Required action: Report how many lines in the records hold the string "recaptcha"; give the number and nothing else.

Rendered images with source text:
---+---

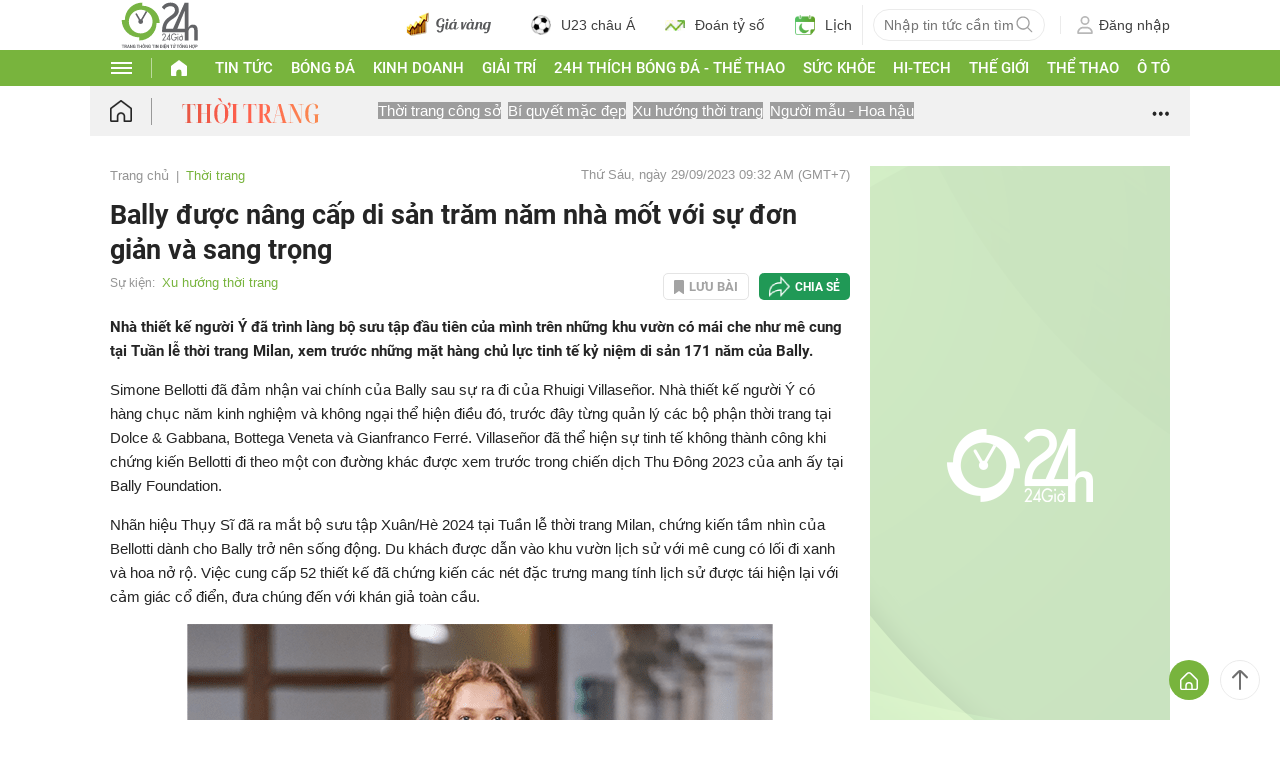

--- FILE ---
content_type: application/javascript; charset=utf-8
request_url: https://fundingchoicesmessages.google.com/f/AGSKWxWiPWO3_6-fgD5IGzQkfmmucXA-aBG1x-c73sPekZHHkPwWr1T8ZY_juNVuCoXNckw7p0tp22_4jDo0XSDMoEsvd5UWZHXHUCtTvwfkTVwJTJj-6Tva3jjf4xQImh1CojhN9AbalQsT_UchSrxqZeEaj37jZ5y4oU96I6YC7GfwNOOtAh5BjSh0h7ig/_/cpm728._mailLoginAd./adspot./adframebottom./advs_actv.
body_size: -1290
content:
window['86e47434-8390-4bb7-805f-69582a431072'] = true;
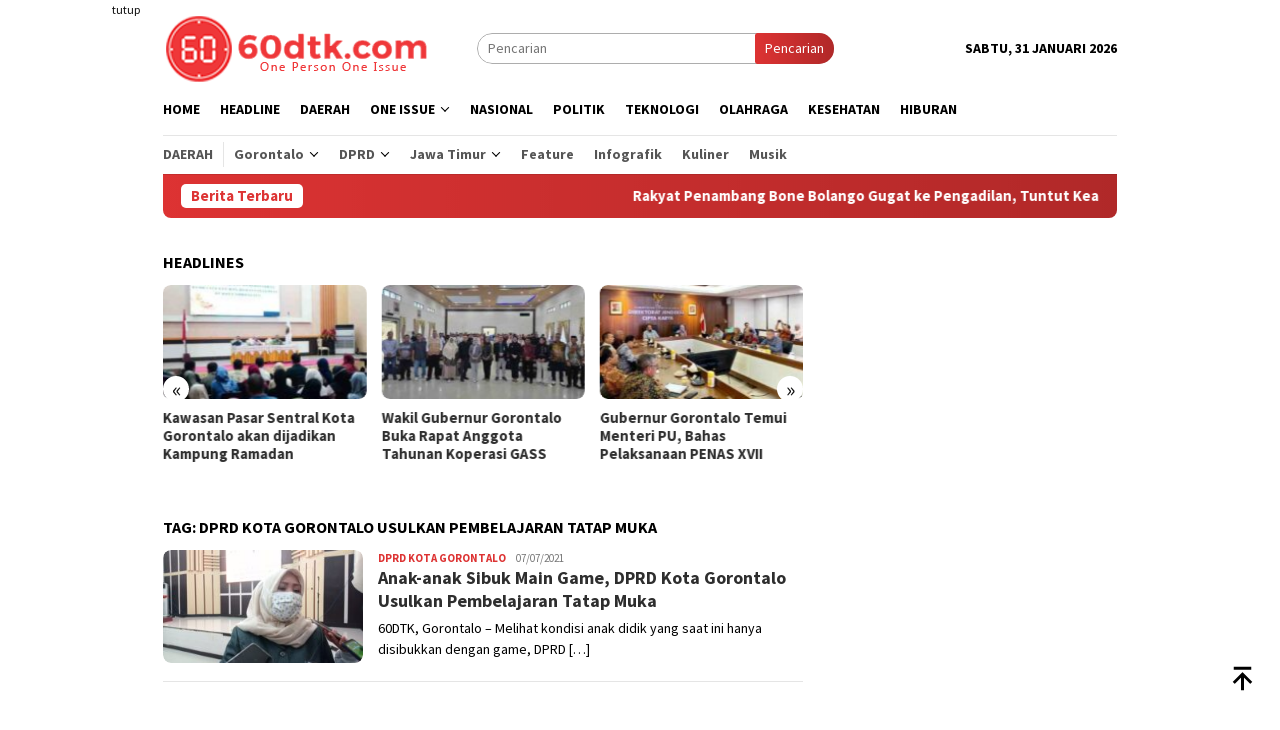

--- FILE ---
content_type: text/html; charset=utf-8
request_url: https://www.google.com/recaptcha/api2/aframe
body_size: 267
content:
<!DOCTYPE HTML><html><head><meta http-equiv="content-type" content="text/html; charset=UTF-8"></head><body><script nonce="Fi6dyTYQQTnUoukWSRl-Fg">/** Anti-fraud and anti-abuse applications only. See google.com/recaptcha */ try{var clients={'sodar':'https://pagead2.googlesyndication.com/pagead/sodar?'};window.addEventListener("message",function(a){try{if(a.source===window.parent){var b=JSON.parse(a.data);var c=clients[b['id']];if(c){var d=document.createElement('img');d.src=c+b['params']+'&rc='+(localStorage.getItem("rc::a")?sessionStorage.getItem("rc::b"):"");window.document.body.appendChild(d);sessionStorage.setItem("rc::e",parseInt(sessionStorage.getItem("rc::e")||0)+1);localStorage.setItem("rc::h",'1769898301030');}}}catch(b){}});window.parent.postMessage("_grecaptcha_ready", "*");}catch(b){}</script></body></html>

---+---

Output of the exercise: 2